シーン5:夜、自分のステータス異常
夜の部屋。
静寂に沈んだ空間に、パソコンの待機音のような微かな電子ノイズが混じっていた。
月明かりだけが、鏡の前に立つ莉々亜の輪郭を浮かび上がらせる。
BGM:――第1話のメインテーマが逆再生される。
旋律が歪み、時折、鐘の音が逆さに響くように重なる。
莉々亜は、鏡の中の自分をじっと見つめていた。
その瞳の奥、ガラス越しの世界に“データの揺らぎ”が走る。
鏡面に、赤いウィンドウが次々と浮かび上がる。
《好感度:0》
《ルート消失》
《存在データ破損》
静寂の中、電子音が低く鳴った。
莉々亜:
「……存在を失う、って。
こういうことなのね。

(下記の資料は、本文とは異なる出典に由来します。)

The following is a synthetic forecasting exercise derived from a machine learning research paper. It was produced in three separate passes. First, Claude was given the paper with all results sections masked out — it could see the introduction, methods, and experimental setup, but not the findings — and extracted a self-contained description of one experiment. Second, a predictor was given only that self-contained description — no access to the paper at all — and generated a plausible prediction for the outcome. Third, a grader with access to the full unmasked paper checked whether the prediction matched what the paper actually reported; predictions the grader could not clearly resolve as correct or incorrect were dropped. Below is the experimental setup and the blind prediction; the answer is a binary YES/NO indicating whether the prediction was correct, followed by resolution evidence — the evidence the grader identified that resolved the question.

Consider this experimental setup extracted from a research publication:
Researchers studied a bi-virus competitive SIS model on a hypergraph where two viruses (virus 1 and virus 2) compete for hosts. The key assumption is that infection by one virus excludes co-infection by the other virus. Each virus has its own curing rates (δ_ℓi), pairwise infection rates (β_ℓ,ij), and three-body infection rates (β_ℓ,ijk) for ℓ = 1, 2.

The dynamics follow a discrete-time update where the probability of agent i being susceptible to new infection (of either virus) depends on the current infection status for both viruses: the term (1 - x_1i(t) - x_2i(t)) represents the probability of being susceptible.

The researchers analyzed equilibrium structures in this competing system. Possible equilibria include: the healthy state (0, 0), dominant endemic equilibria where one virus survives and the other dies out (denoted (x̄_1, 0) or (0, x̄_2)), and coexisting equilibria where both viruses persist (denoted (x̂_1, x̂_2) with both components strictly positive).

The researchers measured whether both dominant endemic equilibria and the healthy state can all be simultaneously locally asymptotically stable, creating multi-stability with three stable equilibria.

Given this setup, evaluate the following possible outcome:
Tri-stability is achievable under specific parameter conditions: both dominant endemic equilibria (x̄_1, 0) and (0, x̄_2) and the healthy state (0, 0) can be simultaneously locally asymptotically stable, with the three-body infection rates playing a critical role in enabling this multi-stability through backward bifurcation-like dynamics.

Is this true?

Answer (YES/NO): YES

」
その瞬間、画面の下端から新たな警告が走る。
血のような赤いフォントで。
《消失警告:観測者ID_002》
《バックアップ不可》
莉々亜の指先が震える。
触れようとした文字は、淡い光を放ちながら消えた。
まるで彼女の存在ごと、システムから削除されるように。
――鏡の中。
そこには“もう一人の彼女”、
ドレス姿の悪役令嬢・リリアーナが立っていた。
ゆっくりと微笑む。
リリアーナ:「壊す者は、必ず壊れるの。」
声は囁きのようで、しかし確かに響く。
その微笑みには、どこか哀しみが宿っていた。
莉々亜は目を閉じ、静かに笑った。
莉々亜:「そう……。
なら――私の破滅ごと、このシステムを終わらせる。」
その瞬間、鏡全体がひび割れるように光を放ち、
ノイズとともに世界が白く塗りつぶされていく。
《システムコマンド検知:Terminate.All_Flag()`
《権限不明ユーザーによる終了処理》
――そして音が途絶えた。
残ったのは、ただ一つの断続的な鐘の音。
「ゴォン……ゴォン……」
それはまるで、物語の終わりを告げる音のようだった。